* **Fragmento proporcionado**

++++

La vida sencilla de Thea

 
 
 Tras recorrer medio mundo, Thea y su marido David decidieron quedarse a vivir para siempre en un pueblecito de la sierra almijareña.
 
 A Thea le gusta mucho su casa de Frigiliana, pero su rincón preferido es, desde luego, la terraza. Se trata de un alegre mirador sombreado con cañizo y bordeado de macetas, abierto a un hermoso paisaje de montañas, campos de cultivo, casas blancas y al fondo, no muy lejos, el mar Mediterráneo. Gracias al suave microclima de la Axarquía, durante todo el año se está bien allí. Cuando dispone de tiempo libre, Thea disfruta sentándose en uno de los sillones con un libro entre las manos -casi siempre en compañía de Shiva, el gato errante que un buen día decidió quedarse a vivir en su casa-, aunque reconoce que a menudo la distrae de su lectura la belleza del paisaje que la rodea. Entonces deja el libro sobre la mesa, se quita las gafas y deja vagar su mirada más allá del murete de ladrillo, mientras su espíritu se pierde en aquellas vistas casi infinitas.
 
 
 Ese panorama, aunque muy familiar para ella al cabo de tantos años, no deja nunca de sorprenderla. Como persona nacida en el norte de Europa, Thea aprecia enormemente las cálidas temperaturas, pero sobre todo le gusta la increíble calidad de la luz, blanca y brillante, que lo inunda todo al margen de la estación de año, pues en su pueblo casi siempre brilla el sol. El típico aire andaluz que se respira en Frigiliana, cuyas calles empedradas y casas encaladas con esmero representan la Andalucía más auténtica, es lo que a ella y a su marido les enamoró hace ya casi cuarenta años. Un momento… ¿casi cuarenta años? No, hace más tiempo… sí, ahora recuerda:  se mudaron allí en el año 1971. Apenas sin darse cuenta, ahora ambos se sienten parte de Frigiliana, más de allí que de ningún otro lugar; el pueblo donde todos los vecinos los conocen y ellos conocen a casi todos. ¡Pues sí que ha pasado tiempo, quién lo diría…! Tanto, que ya no se imagina viviendo en otro sitio.

++++

[Fragmentos de datos de preguntas espaciales]
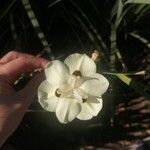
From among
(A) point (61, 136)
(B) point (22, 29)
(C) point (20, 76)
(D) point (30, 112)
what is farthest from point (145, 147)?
(C) point (20, 76)

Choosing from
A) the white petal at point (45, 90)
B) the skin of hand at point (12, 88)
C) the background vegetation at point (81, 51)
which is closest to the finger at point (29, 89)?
the skin of hand at point (12, 88)

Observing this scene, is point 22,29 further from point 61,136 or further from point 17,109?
point 17,109

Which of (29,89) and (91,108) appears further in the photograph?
→ (29,89)

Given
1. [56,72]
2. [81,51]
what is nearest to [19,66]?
[56,72]

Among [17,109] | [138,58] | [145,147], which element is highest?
[17,109]

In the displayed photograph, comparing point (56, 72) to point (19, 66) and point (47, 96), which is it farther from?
point (19, 66)

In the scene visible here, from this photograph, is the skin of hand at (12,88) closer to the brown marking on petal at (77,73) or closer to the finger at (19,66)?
the finger at (19,66)
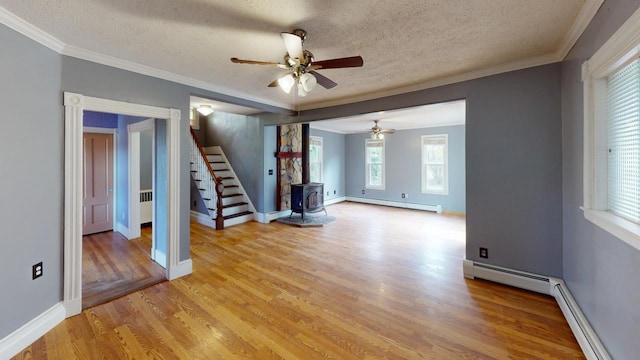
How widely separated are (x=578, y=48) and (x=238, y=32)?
270cm

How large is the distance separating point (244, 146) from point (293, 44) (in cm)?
445

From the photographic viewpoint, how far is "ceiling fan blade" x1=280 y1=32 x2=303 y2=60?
1.82 metres

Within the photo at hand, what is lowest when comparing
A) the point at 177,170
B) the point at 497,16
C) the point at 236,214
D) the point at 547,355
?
the point at 547,355

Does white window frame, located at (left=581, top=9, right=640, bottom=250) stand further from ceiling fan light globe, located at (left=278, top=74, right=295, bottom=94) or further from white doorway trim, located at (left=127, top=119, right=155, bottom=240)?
white doorway trim, located at (left=127, top=119, right=155, bottom=240)

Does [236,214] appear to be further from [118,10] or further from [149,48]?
[118,10]

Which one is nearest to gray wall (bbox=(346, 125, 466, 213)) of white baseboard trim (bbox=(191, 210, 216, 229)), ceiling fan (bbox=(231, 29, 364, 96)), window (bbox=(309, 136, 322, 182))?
window (bbox=(309, 136, 322, 182))

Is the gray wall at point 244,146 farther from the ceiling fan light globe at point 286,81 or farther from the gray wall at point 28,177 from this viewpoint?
the gray wall at point 28,177

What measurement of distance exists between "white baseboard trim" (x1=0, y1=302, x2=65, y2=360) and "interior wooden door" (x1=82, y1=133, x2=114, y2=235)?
3141 millimetres

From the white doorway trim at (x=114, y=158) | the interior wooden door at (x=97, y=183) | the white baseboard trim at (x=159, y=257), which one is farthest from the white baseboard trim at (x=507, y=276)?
the interior wooden door at (x=97, y=183)

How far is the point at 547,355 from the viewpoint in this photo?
1810mm

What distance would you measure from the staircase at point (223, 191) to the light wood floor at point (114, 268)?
4.32 ft

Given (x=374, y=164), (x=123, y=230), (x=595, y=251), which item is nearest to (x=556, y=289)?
(x=595, y=251)

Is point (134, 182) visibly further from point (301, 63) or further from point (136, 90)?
point (301, 63)

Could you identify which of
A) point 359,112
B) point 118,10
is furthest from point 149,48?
point 359,112
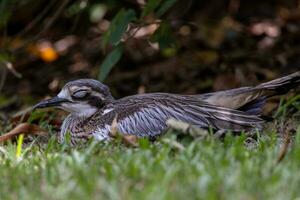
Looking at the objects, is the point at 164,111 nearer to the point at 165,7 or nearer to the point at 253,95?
the point at 253,95

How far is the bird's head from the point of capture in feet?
23.4

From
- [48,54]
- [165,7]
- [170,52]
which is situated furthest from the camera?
[48,54]

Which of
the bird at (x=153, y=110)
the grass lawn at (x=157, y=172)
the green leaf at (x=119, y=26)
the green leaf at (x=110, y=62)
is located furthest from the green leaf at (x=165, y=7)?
the grass lawn at (x=157, y=172)

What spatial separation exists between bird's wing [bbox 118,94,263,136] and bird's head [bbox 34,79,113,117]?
42 centimetres

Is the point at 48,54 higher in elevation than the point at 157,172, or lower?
lower

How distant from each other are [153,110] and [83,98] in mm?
745

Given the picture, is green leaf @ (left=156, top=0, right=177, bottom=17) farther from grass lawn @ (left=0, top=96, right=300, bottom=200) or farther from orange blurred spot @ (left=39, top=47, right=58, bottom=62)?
orange blurred spot @ (left=39, top=47, right=58, bottom=62)

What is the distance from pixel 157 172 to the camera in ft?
14.9

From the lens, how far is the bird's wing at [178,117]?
6582 mm

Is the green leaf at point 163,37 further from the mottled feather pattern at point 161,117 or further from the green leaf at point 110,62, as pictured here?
the mottled feather pattern at point 161,117

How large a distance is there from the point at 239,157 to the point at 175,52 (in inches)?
252

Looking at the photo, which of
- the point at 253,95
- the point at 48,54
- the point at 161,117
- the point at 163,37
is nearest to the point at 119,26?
the point at 163,37

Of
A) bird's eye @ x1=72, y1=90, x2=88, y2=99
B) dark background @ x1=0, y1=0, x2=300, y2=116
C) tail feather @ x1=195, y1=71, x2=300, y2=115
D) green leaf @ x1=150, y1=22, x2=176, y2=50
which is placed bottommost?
dark background @ x1=0, y1=0, x2=300, y2=116

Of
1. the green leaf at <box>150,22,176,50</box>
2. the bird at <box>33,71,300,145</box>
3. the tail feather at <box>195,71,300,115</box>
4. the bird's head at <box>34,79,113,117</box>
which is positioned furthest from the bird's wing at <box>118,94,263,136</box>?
the green leaf at <box>150,22,176,50</box>
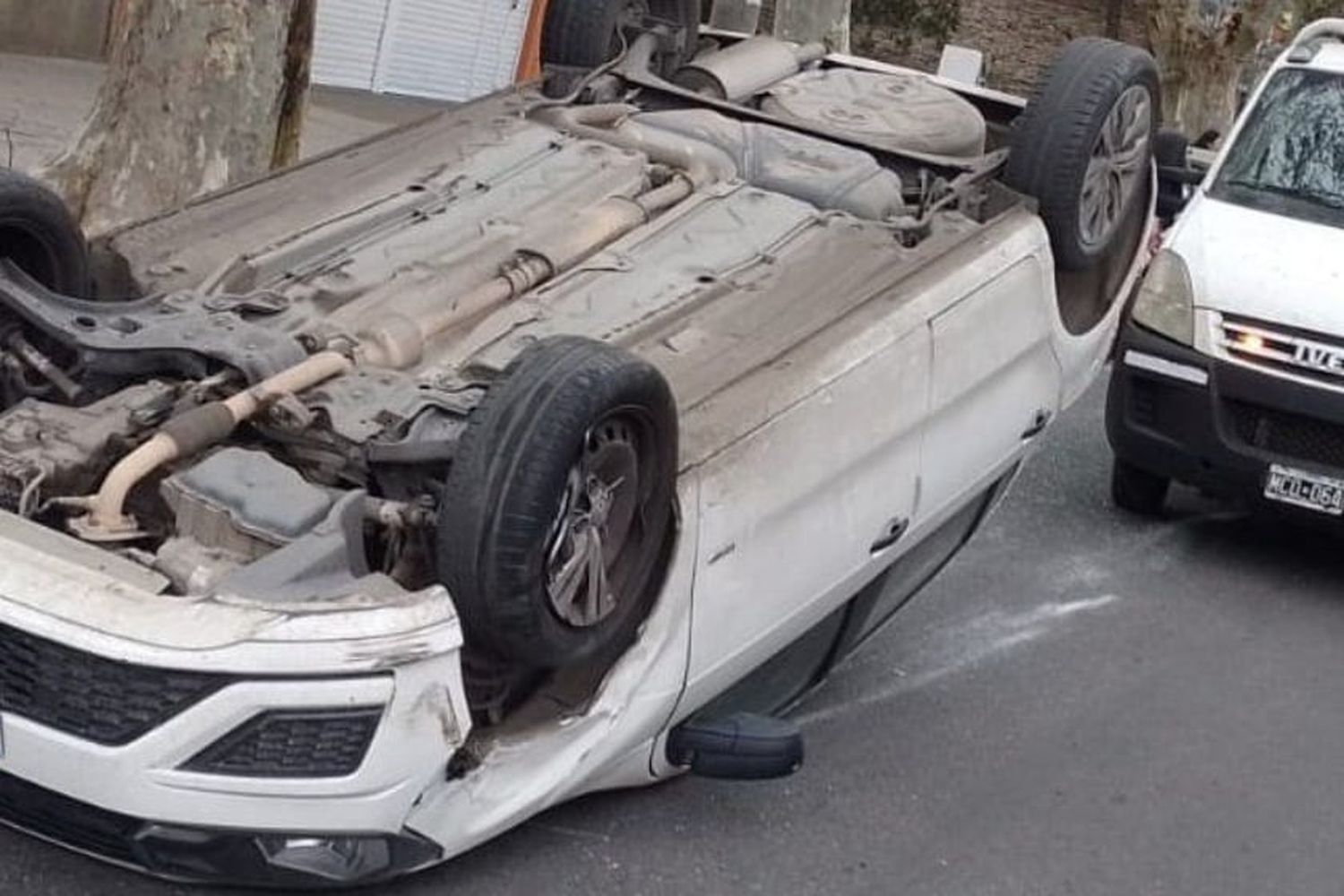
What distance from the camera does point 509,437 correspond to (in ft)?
13.0

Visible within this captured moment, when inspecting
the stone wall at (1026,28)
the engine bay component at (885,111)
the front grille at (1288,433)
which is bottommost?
the stone wall at (1026,28)

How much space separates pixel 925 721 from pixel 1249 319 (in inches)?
105

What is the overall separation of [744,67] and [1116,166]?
1353 millimetres

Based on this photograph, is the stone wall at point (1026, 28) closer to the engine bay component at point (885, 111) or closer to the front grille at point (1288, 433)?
the front grille at point (1288, 433)

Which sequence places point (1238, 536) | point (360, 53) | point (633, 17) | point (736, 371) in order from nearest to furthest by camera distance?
point (736, 371) → point (633, 17) → point (1238, 536) → point (360, 53)

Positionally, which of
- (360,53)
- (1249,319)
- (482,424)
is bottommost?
(360,53)

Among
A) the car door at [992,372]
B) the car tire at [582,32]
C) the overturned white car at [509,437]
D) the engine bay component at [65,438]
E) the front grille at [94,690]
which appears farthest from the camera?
the car tire at [582,32]

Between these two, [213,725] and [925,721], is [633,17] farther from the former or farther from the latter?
[213,725]

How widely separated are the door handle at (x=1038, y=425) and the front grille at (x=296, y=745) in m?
2.68

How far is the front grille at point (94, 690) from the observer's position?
3.64 meters

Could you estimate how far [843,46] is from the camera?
13.6 m

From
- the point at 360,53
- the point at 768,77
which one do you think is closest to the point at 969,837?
the point at 768,77

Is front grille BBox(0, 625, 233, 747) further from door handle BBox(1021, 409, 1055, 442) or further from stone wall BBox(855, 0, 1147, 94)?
stone wall BBox(855, 0, 1147, 94)

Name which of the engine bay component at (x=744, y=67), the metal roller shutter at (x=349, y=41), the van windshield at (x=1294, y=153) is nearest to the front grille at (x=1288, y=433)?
the van windshield at (x=1294, y=153)
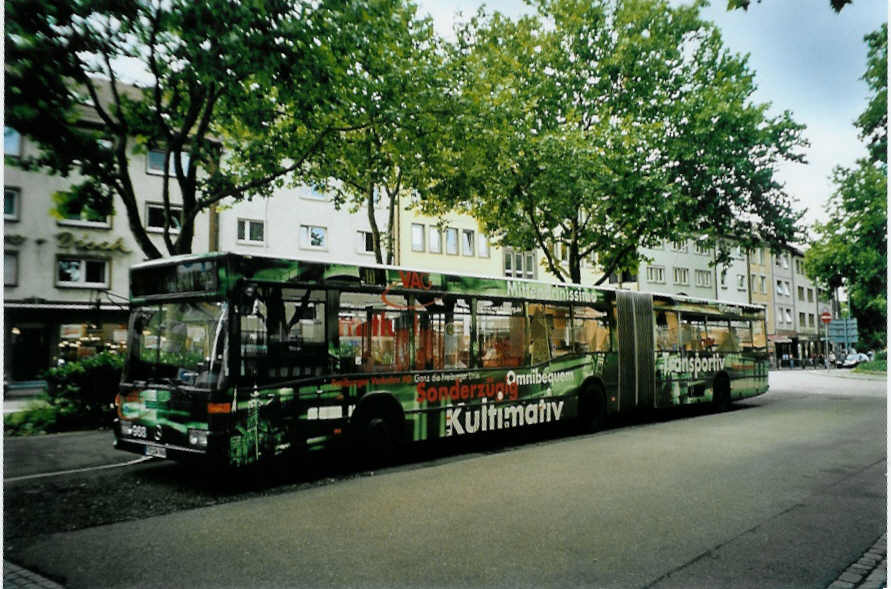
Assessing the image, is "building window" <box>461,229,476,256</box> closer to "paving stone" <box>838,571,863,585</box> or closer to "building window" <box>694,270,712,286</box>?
"building window" <box>694,270,712,286</box>

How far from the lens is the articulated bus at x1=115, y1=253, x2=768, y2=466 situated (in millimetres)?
7723

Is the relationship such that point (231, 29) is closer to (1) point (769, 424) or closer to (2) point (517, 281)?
(2) point (517, 281)

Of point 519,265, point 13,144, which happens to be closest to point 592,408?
point 13,144

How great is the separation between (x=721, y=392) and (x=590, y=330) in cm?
587

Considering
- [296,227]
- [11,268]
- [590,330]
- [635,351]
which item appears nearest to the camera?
[11,268]

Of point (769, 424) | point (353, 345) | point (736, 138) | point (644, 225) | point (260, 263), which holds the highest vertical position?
point (736, 138)

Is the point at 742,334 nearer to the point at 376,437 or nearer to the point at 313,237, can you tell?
the point at 376,437

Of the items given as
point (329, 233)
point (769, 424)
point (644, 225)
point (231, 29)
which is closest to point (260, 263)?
point (231, 29)

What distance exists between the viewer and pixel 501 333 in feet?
37.1

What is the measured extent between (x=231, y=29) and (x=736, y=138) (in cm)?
1544

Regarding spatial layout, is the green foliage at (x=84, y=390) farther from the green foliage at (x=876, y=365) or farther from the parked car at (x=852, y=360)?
the parked car at (x=852, y=360)

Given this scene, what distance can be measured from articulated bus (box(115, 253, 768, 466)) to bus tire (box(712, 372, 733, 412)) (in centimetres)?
471

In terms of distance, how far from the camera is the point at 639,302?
14.9 m

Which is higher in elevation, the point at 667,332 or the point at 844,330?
the point at 844,330
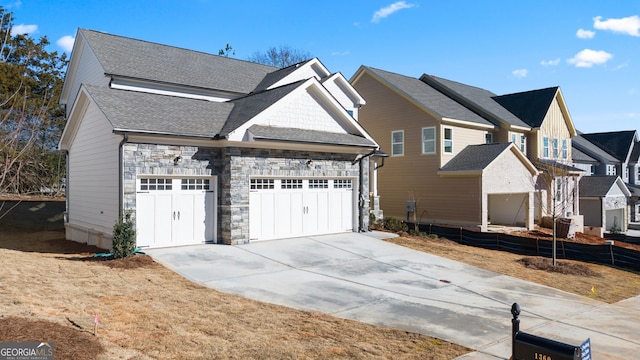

++++

* **Consigna 1**
Enumera los elementos del paisaje que, según el texto sobre Thea, se ven desde la terraza.
* **Consigna 2**
En el texto sobre Thea, reproduce el pasaje que comienza en "A Thea le gusta" y termina en "vistas casi infinitas.", sustituyendo "terraza" por "azotea".
* **Consigna 3**
Resume en pocas frases el párrafo del texto sobre Thea que empieza con "Ese panorama, aunque muy familiar", conservando sus datos principales.

* **Respuesta 1**
- Montañas
- Campos de cultivo
- Casas blancas
- El mar Mediterráneo

* **Respuesta 2**
A Thea le gusta mucho su casa de Frigiliana, pero su rincón preferido es, desde luego, la azotea. Se trata de un alegre mirador sombreado con cañizo y bordeado de macetas, abierto a un hermoso paisaje de montañas, campos de cultivo, casas blancas y al fondo, no muy lejos, el mar Mediterráneo. Gracias al suave microclima de la Axarquía, durante todo el año se está bien allí. Cuando dispone de tiempo libre, Thea disfruta sentándose en uno de los sillones con un libro entre las manos -casi siempre en compañía de Shiva, el gato errante que un buen día decidió quedarse a vivir en su casa-, aunque reconoce que a menudo la distrae de su lectura la belleza del paisaje que la rodea. Entonces deja el libro sobre la mesa, se quita las gafas y deja vagar su mirada más allá del murete de ladrillo, mientras su espíritu se pierde en aquellas vistas casi infinitas.

* **Respuesta 3**
El paisaje sigue sorprendiendo a Thea. Nacida en el norte de Europa, aprecia las temperaturas cálidas y, sobre todo, la luz blanca y brillante de su pueblo, donde casi siempre brilla el sol. A ella y a su marido les enamoró el aire andaluz de Frigiliana, con sus calles empedradas y sus casas encaladas, y se mudaron allí en 1971. Hoy ambos se sienten parte del pueblo, donde se conocen con casi todos los vecinos. Ella ya no se imagina viviendo en otro sitio.